AI transcription has become a standard part of the video editing workflow.
Whether you're working on interviews, documentaries, podcasts or social content, having a transcript is no longer a luxury - it’s essential.
But while there are now dozens of transcription tools available, not all of them are built with video editing in mind.
Some are great for generating text. Fewer are useful for actually shaping an edit.
In this guide, we’ll look at the best AI transcription tools for video editors - and what really matters when choosing one.
New to transcript-based workflows? Read our guide on how to edit video from a transcript.
What matters
What video editors actually need from transcription
If you’ve worked with transcripts in a real edit, you’ll know accuracy is only part of the story.
What matters is how the transcript fits into your workflow.
For video editors and producers, the key things are:
- Word-level timing - so text aligns precisely with footage
- Speaker identification - especially for interviews
- Search and navigation - quickly finding key moments
- Timecode - locate every word in the footage
- Speed - both processing and usability
- Editing workflow support - the ability to move from transcript to edit
Many tools now handle transcription well. The real difference is how useful that transcript becomes in the edit process.
Comparison
The best AI transcription tools for video editors
Descript
Descript is one of the most well-known tools in this space. It combines transcription with a timeline-based editor and allows you to edit video by editing text.
Strengths:
- Clean interface
- Integrated editing tools
- Good for simple content workflows
Limitations:
- Can feel constrained for more complex edits
- Less suited to traditional broadcast workflows
- Editing is still tied closely to its own environment
Trint
Trint is widely used in journalism and broadcast. It focuses heavily on transcription accuracy and collaboration.
Strengths:
- Strong speaker detection
- Good for reviewing and marking transcripts
- Trusted in news workflows
Limitations:
- Primarily a transcription and review tool
- Limited direct editing capabilities
- Requires additional steps to turn selections into edits
- Expensive
Otter
Otter is popular for meetings, interviews and general transcription.
Strengths:
- Fast and easy to use
- Good for capturing conversations
- Accessible across devices
Limitations:
- Not designed for video editing workflows
- Limited control over timing and export
- More suited to note-taking than production
Adobe Premiere Pro
Adobe Premiere Pro now includes built-in transcription and text-based editing features.
Strengths:
- Integrated directly into a professional NLE
- Works within existing editing workflows
- Supports captioning and search
Limitations:
- Transcript is secondary to the timeline
- Designed primarily for editors, not producers
- Still requires working inside the NLE environment
Whisper-based tools
Open-source models like Whisper, and tools built on top of it, have made transcription much more accessible.
Strengths:
- High accuracy
- Flexible and often low cost
- Can be integrated into custom workflows
Limitations:
- Typically require technical setup
- No built-in editing workflow
- Focused purely on transcription output
Workflow gap
Limitations of AI transcription tools for video editors
Across all of these tools, there’s a common pattern.

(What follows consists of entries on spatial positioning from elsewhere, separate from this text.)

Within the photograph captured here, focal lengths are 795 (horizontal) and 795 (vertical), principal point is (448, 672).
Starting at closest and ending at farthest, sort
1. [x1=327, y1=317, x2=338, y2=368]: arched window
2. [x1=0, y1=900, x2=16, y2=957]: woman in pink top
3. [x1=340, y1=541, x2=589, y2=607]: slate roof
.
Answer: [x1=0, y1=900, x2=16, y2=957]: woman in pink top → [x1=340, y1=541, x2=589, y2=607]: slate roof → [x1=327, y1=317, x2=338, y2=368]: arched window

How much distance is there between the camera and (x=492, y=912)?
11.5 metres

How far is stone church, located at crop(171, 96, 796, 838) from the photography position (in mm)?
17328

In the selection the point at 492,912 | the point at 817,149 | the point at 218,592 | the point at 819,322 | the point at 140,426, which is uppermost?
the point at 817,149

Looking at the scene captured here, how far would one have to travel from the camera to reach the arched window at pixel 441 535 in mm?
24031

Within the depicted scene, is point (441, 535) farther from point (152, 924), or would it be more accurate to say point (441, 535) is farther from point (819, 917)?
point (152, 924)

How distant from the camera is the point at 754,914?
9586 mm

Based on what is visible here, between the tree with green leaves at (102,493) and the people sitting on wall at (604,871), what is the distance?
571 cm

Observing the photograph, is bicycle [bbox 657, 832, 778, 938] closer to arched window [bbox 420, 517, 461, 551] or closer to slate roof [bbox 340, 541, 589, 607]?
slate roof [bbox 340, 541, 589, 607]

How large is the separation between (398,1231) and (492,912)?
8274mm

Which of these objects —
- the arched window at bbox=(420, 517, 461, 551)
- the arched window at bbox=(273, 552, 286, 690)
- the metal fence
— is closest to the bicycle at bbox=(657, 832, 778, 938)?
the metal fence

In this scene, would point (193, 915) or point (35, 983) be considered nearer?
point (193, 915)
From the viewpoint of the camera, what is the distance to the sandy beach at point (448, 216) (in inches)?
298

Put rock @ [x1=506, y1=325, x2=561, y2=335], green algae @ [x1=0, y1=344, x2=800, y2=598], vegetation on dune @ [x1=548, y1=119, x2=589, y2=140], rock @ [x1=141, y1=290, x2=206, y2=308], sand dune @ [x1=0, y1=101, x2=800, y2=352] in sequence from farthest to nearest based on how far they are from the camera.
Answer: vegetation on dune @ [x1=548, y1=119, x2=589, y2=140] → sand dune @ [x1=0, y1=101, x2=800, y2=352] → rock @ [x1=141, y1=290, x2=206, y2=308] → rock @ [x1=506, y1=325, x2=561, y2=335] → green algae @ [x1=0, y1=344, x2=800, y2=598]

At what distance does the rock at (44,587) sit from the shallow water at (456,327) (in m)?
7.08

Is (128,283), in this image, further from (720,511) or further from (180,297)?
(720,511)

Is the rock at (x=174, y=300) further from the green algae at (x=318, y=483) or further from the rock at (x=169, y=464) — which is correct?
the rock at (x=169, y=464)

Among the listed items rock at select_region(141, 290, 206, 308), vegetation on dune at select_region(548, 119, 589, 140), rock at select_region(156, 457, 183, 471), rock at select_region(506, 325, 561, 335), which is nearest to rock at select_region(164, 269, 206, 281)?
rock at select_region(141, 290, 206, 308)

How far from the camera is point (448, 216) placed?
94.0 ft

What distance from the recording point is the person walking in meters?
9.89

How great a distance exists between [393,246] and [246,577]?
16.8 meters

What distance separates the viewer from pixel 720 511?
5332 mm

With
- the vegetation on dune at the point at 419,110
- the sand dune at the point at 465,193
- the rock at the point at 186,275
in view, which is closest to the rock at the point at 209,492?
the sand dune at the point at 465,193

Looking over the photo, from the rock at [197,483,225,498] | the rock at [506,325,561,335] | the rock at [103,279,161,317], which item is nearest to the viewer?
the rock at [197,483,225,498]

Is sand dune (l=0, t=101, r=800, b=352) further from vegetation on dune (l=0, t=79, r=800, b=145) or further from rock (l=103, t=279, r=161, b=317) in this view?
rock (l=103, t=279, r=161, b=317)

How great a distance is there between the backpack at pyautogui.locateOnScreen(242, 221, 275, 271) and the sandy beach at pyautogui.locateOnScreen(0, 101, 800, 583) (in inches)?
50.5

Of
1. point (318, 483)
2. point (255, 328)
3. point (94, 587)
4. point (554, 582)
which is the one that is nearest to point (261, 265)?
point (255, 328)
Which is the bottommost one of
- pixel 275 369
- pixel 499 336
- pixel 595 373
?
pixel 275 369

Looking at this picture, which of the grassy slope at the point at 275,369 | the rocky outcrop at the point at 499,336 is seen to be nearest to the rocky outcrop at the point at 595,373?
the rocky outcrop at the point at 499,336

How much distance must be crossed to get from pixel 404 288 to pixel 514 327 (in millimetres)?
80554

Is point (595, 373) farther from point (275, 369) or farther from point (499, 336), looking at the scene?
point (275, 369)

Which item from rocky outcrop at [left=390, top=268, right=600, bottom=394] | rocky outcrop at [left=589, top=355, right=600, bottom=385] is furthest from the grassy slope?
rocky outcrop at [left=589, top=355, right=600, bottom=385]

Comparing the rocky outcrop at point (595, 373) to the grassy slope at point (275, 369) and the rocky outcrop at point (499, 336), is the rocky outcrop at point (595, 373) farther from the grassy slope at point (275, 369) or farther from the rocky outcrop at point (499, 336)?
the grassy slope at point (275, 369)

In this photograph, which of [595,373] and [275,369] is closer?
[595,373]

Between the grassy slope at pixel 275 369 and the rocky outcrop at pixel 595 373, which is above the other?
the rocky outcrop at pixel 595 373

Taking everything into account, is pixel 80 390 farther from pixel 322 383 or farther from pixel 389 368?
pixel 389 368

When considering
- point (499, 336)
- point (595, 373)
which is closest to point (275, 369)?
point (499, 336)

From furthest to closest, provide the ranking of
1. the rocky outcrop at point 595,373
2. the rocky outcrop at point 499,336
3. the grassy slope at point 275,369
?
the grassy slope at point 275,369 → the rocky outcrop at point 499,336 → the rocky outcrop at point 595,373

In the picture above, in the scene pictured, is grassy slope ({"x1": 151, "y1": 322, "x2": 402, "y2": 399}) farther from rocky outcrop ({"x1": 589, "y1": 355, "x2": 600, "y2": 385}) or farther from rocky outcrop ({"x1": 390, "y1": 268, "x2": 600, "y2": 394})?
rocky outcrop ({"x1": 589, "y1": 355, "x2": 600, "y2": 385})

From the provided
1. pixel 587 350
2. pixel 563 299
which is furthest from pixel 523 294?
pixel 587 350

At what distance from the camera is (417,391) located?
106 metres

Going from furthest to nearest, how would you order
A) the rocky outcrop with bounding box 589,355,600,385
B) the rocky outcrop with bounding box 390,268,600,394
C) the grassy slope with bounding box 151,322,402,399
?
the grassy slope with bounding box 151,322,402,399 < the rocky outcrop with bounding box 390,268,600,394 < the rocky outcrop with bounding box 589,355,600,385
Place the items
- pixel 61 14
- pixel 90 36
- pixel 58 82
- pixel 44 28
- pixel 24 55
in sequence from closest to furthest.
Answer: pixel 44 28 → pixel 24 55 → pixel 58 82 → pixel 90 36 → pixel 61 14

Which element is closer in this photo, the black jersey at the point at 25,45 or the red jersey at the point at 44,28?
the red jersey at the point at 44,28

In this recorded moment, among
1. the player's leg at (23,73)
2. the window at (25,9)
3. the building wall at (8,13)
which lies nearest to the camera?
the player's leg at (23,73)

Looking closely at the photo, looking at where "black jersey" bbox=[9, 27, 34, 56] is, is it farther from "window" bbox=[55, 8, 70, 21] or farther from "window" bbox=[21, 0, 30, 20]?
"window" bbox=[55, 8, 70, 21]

Most of them are typically built around the editor’s environment.
That means:
- the workflow often lives inside the NLE
- the transcript is closely tied to the timeline
- the tools are designed for the person building the edit
In real-world production, especially in broadcast, the process is a collaboration. The editor will be working with a producer or journalist, working outside the timeline and this is where transcript-first tools can be most effective.
A different approach
Transcript-first editing
Tools like Fabel are built around a transcript-based editing workflow.
They allow you to:
- work directly from the transcript as the primary interface
- highlight text to create structured selections
- build clips before entering the edit
- review and select material on desktop or mobile
- create timecoded scripts
- export results as video, audio, or structured edits using AAF
This approach is fast, it lets the edit producer or journalist begin shaping the story before reaching the edit and then provides them the tools to ‘feed the edit’ seamlessly.
Try this workflow
Looking for more than just transcription?
Fabel is designed specifically for shaping edits from transcripts — before the timeline work begins.
If you work with interviews or long-form content, this can save hours on every project.
Choosing a tool
Which tool should you choose?
It depends on what you need.
- If you just need transcription, tools like Otter or Whisper-based solutions may be enough
- If you want transcription inside your edit, Premiere Pro or Descript can work well
- If your workflow involves shaping edits from transcripts, a transcript-first approach is worth considering
Final thoughts
Transcription is only the start
AI transcription has transformed how video content is handled.
But the biggest gains don’t come from transcription alone - they come from how you use it.
For many editors and producers, the real opportunity is not just generating text, but using that text to build faster, more efficient edits.